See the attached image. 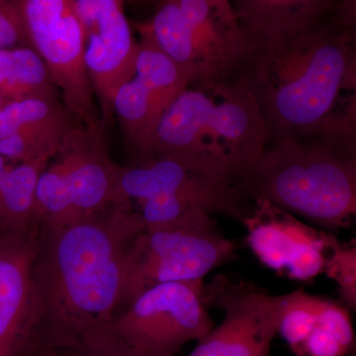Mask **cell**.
==
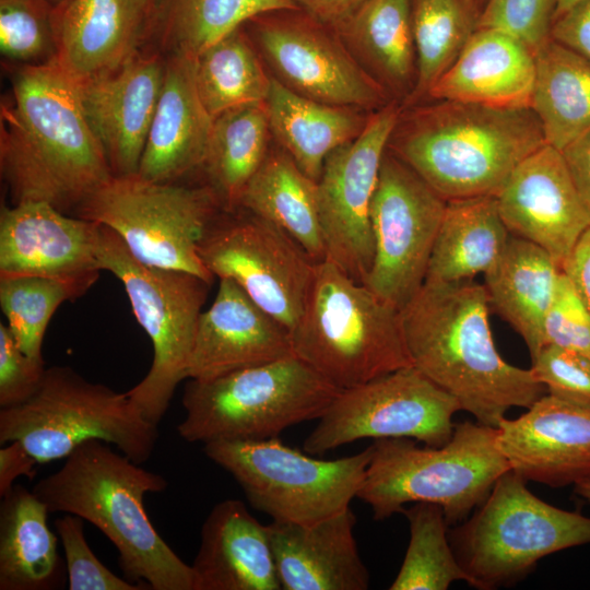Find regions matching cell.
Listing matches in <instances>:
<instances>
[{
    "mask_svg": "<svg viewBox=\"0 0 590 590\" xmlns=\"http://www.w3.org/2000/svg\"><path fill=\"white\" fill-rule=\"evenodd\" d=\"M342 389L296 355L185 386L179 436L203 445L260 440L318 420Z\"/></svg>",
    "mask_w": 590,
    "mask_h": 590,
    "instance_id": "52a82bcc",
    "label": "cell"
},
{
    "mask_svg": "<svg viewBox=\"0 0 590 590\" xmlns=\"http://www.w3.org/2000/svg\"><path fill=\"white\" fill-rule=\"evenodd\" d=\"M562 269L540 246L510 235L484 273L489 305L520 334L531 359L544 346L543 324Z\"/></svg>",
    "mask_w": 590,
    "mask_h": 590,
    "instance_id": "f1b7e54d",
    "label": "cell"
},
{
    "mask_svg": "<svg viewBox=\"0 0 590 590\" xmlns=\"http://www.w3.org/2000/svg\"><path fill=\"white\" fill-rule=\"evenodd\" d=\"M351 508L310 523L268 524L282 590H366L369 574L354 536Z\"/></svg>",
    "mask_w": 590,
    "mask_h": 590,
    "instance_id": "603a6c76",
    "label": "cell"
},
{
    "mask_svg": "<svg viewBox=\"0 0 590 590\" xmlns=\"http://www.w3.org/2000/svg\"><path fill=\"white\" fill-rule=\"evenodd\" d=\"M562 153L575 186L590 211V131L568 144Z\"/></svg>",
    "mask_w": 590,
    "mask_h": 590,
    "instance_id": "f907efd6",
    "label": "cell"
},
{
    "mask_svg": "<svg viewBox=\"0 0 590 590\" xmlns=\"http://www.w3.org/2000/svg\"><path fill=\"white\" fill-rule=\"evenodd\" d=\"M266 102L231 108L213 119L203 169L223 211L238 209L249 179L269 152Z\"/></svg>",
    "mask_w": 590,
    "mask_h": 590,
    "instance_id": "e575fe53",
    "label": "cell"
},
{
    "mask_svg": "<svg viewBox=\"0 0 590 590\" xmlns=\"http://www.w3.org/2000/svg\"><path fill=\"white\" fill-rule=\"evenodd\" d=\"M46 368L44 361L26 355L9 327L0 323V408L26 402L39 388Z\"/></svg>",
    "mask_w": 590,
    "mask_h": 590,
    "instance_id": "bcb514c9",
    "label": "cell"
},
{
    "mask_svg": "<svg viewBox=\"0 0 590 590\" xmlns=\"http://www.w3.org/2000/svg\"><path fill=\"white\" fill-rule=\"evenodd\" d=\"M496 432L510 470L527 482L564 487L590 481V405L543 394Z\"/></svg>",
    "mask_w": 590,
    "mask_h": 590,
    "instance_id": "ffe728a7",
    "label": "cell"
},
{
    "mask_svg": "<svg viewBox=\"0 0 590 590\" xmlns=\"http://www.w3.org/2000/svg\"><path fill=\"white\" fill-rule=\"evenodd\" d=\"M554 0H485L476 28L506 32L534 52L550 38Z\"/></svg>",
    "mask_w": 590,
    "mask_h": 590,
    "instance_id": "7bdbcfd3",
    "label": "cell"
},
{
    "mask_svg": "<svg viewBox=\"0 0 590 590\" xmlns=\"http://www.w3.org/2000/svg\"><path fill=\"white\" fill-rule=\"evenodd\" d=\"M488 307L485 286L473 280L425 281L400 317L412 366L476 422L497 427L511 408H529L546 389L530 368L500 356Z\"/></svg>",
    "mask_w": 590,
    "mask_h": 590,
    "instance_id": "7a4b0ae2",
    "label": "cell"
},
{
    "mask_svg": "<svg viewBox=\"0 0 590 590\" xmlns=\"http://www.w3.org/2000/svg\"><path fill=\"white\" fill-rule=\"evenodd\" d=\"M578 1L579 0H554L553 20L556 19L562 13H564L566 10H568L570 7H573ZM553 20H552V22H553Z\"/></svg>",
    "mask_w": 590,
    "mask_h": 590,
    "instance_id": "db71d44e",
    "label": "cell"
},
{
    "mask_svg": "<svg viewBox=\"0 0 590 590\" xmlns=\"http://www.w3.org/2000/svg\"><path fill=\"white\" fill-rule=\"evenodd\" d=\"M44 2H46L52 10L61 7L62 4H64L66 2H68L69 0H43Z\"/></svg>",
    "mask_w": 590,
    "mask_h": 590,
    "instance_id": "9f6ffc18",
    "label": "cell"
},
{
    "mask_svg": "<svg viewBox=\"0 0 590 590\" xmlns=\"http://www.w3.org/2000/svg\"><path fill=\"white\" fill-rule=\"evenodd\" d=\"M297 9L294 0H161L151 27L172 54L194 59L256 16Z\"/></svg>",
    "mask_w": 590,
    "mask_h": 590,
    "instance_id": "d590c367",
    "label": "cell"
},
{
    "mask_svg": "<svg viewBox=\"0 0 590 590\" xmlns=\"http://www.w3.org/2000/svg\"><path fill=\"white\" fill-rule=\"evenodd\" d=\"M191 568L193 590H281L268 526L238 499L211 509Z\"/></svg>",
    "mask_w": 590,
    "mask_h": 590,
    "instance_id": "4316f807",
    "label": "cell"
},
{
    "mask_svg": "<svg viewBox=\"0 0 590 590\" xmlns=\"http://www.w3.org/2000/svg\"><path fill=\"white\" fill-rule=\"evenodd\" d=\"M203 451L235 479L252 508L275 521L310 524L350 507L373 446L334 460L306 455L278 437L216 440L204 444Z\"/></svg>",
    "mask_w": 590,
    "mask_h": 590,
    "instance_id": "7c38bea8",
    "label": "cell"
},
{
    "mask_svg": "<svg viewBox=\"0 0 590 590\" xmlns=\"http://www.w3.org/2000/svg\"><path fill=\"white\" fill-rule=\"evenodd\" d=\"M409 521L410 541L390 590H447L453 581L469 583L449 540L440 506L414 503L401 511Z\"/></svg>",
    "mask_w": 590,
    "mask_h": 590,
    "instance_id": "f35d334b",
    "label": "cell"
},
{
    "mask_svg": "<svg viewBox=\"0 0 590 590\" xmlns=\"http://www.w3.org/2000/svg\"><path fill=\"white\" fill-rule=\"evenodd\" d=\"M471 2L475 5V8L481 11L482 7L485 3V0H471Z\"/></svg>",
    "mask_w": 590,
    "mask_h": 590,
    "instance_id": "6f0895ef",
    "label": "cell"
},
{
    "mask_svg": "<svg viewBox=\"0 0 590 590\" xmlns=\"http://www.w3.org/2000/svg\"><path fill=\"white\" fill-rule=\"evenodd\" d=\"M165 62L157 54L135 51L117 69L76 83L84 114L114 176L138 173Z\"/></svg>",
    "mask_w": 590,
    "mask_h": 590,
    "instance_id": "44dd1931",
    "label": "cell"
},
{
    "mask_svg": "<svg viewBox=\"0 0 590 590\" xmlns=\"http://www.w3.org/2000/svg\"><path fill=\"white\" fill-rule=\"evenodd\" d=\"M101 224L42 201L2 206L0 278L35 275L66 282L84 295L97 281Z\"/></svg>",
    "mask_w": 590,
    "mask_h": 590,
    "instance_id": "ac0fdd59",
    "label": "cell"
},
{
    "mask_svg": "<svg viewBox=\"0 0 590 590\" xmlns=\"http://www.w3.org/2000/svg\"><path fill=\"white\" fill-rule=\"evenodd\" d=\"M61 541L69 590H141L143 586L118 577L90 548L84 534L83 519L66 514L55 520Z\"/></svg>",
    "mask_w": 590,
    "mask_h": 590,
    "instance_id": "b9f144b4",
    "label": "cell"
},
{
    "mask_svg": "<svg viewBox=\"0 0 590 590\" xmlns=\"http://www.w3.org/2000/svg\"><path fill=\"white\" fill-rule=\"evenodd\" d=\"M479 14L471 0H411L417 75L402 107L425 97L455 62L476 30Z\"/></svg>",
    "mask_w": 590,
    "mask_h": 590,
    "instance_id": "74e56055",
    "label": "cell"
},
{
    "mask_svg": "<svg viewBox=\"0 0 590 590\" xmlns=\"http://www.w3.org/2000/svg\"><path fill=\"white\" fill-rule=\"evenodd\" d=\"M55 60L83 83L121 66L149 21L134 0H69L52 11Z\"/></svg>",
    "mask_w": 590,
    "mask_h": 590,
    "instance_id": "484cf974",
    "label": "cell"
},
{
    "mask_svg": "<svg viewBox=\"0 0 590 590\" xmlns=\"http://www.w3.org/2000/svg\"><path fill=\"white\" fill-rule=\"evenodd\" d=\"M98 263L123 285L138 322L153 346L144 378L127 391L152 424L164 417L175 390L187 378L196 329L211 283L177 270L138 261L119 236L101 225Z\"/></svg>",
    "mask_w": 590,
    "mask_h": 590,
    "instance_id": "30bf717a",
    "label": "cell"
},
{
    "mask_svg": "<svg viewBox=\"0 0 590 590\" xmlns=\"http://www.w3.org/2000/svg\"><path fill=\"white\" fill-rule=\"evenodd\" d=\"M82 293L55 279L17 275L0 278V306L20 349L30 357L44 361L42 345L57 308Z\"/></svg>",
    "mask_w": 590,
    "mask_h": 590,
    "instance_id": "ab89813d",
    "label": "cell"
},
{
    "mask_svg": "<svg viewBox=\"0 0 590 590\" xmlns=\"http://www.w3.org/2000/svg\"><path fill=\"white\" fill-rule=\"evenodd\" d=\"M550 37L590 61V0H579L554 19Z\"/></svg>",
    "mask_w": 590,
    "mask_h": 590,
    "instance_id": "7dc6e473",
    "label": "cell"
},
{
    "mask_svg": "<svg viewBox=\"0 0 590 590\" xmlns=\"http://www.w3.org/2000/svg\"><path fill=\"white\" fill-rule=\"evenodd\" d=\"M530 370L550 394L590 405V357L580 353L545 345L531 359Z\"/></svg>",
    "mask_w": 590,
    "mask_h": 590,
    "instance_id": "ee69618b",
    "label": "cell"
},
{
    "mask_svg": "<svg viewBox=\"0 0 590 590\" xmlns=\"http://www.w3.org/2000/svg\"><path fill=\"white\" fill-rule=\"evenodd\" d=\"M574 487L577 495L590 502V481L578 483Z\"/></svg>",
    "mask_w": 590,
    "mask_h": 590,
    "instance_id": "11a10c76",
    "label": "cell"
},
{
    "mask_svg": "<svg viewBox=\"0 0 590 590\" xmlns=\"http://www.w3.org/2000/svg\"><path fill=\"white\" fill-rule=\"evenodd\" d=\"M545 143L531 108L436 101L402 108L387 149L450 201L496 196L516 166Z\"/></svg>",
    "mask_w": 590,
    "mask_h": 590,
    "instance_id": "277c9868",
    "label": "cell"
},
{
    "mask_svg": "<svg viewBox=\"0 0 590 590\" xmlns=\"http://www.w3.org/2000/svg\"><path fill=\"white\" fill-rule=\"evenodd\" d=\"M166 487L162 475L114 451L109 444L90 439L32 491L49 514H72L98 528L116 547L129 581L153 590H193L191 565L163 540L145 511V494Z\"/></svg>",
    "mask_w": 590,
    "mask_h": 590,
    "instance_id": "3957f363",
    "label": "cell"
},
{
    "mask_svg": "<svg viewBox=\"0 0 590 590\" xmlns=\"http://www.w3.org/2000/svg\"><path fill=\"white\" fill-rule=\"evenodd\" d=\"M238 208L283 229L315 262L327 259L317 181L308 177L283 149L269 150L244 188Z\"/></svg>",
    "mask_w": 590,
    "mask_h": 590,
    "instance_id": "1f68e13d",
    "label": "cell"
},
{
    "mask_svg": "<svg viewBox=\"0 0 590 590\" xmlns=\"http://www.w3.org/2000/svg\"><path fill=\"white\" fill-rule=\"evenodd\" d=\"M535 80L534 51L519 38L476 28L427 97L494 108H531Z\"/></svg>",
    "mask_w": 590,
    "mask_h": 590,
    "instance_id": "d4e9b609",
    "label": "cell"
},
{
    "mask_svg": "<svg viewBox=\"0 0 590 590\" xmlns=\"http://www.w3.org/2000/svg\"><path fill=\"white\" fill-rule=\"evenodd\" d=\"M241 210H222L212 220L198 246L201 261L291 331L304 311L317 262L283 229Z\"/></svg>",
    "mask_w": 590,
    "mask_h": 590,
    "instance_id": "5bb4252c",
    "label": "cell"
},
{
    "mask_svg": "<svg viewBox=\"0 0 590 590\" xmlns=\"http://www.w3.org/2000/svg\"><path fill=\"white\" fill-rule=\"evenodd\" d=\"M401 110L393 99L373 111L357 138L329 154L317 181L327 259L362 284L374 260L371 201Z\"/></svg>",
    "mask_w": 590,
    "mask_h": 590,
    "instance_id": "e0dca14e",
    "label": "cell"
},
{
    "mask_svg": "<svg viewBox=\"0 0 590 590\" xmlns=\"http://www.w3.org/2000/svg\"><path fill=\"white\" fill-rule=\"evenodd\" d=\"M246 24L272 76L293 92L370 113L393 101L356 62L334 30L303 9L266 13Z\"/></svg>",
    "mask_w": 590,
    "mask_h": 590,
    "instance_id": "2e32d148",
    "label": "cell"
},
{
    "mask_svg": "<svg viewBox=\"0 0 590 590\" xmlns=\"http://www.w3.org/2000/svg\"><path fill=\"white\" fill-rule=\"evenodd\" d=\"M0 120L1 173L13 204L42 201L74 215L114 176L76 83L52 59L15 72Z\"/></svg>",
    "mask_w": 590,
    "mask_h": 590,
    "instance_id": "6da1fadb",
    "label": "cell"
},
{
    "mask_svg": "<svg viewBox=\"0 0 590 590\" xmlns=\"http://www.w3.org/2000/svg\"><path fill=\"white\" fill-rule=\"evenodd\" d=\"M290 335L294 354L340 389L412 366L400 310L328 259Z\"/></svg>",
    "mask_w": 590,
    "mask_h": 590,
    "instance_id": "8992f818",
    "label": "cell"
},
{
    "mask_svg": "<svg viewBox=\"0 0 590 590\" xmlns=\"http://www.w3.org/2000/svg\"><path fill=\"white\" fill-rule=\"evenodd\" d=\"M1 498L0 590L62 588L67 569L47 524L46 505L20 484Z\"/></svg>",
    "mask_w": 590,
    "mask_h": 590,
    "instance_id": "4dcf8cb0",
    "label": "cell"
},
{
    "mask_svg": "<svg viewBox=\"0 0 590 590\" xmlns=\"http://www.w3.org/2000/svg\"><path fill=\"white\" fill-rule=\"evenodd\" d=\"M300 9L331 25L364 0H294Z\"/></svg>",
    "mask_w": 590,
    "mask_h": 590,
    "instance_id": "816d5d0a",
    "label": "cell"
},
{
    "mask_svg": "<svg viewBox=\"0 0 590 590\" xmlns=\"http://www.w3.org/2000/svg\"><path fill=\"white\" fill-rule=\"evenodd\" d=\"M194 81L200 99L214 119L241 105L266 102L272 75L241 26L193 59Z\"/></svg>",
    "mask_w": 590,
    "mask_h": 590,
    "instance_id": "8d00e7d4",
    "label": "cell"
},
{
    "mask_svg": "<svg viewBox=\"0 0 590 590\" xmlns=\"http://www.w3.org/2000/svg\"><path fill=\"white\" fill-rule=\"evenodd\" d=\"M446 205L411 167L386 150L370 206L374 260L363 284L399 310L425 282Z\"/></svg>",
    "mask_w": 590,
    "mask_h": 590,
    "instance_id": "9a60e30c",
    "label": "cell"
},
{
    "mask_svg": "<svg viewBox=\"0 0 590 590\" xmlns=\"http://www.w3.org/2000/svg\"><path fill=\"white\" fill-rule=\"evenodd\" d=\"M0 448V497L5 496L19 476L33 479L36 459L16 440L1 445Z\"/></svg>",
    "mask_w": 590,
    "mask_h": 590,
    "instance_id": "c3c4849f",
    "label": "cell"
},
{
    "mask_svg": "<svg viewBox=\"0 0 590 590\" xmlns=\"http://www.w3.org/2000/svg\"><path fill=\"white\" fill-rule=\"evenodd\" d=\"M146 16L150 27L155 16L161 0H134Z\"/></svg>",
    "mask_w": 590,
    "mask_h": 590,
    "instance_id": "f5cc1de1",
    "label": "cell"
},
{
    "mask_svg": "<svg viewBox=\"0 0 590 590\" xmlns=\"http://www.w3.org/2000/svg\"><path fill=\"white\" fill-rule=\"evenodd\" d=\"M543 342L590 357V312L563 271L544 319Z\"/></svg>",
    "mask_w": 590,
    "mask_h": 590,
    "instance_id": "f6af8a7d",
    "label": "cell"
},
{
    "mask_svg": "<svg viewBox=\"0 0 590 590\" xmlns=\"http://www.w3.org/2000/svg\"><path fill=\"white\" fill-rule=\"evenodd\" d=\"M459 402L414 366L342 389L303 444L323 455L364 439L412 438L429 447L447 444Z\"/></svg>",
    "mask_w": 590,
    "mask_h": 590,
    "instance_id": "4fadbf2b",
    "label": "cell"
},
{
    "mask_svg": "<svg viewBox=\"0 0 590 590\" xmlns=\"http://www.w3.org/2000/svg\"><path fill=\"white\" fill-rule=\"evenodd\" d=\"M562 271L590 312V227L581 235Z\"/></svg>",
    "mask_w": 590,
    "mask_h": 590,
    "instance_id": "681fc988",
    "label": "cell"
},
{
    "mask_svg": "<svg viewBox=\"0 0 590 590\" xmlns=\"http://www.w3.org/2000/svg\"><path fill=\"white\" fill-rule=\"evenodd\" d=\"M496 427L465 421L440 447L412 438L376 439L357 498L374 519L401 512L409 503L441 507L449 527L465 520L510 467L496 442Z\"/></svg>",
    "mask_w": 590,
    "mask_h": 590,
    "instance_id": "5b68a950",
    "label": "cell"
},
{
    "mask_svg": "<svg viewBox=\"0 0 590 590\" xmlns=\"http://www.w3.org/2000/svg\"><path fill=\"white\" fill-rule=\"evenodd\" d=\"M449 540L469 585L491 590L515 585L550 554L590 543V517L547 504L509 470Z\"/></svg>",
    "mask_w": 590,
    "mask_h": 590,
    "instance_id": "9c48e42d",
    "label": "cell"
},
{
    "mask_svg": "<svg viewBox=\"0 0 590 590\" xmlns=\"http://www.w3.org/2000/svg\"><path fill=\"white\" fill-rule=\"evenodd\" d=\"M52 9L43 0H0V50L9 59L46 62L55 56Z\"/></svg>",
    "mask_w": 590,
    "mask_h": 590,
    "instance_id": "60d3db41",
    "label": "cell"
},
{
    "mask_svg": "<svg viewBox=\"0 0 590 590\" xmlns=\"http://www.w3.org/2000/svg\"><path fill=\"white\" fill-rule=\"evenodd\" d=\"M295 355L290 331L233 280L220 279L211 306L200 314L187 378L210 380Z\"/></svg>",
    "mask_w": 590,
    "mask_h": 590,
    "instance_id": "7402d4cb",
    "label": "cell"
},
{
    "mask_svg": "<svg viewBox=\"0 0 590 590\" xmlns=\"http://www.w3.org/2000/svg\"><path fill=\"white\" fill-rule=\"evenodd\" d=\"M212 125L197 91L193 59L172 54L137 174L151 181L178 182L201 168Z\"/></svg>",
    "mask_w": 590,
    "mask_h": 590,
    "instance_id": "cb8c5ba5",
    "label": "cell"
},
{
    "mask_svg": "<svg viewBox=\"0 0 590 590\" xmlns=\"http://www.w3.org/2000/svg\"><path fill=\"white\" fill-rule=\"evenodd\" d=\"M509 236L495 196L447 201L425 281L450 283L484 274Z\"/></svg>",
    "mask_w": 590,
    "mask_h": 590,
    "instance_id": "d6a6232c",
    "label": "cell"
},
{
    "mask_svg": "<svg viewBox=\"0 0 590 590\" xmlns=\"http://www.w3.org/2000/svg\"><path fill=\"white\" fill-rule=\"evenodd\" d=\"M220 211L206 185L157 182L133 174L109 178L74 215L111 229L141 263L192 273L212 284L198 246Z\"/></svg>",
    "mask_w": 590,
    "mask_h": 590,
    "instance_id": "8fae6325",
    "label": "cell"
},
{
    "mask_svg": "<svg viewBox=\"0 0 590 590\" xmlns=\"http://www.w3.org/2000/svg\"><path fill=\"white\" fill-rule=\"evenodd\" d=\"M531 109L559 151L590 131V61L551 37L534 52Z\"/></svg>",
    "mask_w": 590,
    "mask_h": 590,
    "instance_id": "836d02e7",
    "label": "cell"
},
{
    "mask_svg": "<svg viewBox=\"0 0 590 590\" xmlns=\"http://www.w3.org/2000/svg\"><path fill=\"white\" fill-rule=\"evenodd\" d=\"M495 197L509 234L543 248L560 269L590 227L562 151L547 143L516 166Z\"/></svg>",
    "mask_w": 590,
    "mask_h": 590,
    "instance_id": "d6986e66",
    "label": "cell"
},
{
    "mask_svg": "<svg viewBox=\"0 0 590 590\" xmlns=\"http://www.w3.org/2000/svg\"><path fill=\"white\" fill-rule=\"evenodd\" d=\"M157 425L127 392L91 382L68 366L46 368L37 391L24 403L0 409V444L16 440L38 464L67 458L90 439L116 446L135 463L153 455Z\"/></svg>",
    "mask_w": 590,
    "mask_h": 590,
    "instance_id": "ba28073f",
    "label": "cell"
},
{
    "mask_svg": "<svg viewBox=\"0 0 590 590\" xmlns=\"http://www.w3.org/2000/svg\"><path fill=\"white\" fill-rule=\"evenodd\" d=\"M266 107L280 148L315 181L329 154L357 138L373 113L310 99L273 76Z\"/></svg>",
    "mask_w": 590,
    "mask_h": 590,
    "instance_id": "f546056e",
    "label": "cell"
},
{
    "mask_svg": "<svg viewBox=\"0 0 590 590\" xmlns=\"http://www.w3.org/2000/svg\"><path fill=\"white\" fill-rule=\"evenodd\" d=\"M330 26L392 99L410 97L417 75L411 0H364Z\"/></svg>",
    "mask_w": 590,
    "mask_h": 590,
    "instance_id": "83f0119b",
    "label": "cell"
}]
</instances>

Work instructions: Count the lines in the material that contain the string "instances", with case counting, and reply with only that number.

Output for this exercise: 3